In short, this administration has claimed the extraordinary power to arrest, detain, deport, and perhaps even disappear people who live in the United States without full information on who they are — let alone the due process guaranteed by our Constitution. The president’s flouting of a judicial review of this power ought to be a five-alarm fire.
These efforts to undermine, intimidate, and sideline the courts are not happening in a vacuum. In its first two months, the Trump administration has acted relentlessly to expand and consolidate power in the hands of Trump and his direct subordinates. It has closed off internal channels for dissent, accountability, and oversight, and it has replaced deliberative processes with fiat. To aid its efforts, the administration has exploited the tried-and-true tool of autocrats, invoking an emergency to attempt to persuade the public to give up rights that the American public would never relinquish in “ordinary” times.
This is not, sadly, unfamiliar territory. In 1988, Congress apologized for the “racial prejudice, wartime hysteria, and a failure of political leadership” that led to the internment of Japanese Americans during World War II. Our government has not yet disavowed its racial profiling, round-ups of Muslim Americans, and mass surveillance after 9/11. And today, a president who campaigned on racist, anti-immigrant rhetoric is falsely asserting a wartime authority that could very well transform the nation into a police state engaged in internment, deportation, and — apparently — even mass rendition of people in the U.S. Once a court order in defense of people’s rights can be ignored, nobody will be safe.
We must also acknowledge that this unchecked power is being wielded in a very specific way: against people and institutions based on the administration’s own determination of whether their identities or beliefs are legitimate. This, too, is a hallmark of authoritarianism.
The administration has banned diversity, equity, inclusion, and accessibility programs by federal contractors, terminated grants, and even threatened private sector entities with criminal investigations over their own programs.

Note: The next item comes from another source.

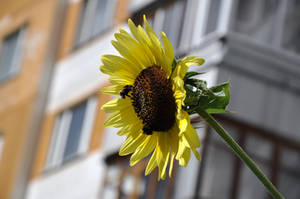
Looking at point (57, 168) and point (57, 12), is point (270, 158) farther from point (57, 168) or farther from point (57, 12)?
point (57, 12)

It has deleted data and websites that discussed gender, ranging from information on health concerns for the LGBTQ+ community to data from adolescent health surveys. It has moved to ban transgender members of the military, claiming their service is detrimental to national security.
Thus far, the courts have been the most significant bulwark against such attacks. All of these actions, and many more, have been challenged in court. Congress has shown little interest in countering the most worrying and harmful impulses of the new president — even those actions that would negate Congress’s own power. The remaining check on Trump’s attempt to suspend constitutional order is the judiciary. To give blame where it is due, the courts, especially the Supreme Court, have plenty of responsibility for bringing the country to this moment of ascending authoritarianism.
But if court orders lose their meaning, we will be in a profoundly dangerous place. It’s incumbent on the administration to follow the law. It’s incumbent on the courts to block executive actions that break the law and trample people’s rights. It’s incumbent on Congress to stand up to presidential impunity. And it’s incumbent on all of us to understand the stakes and speak out.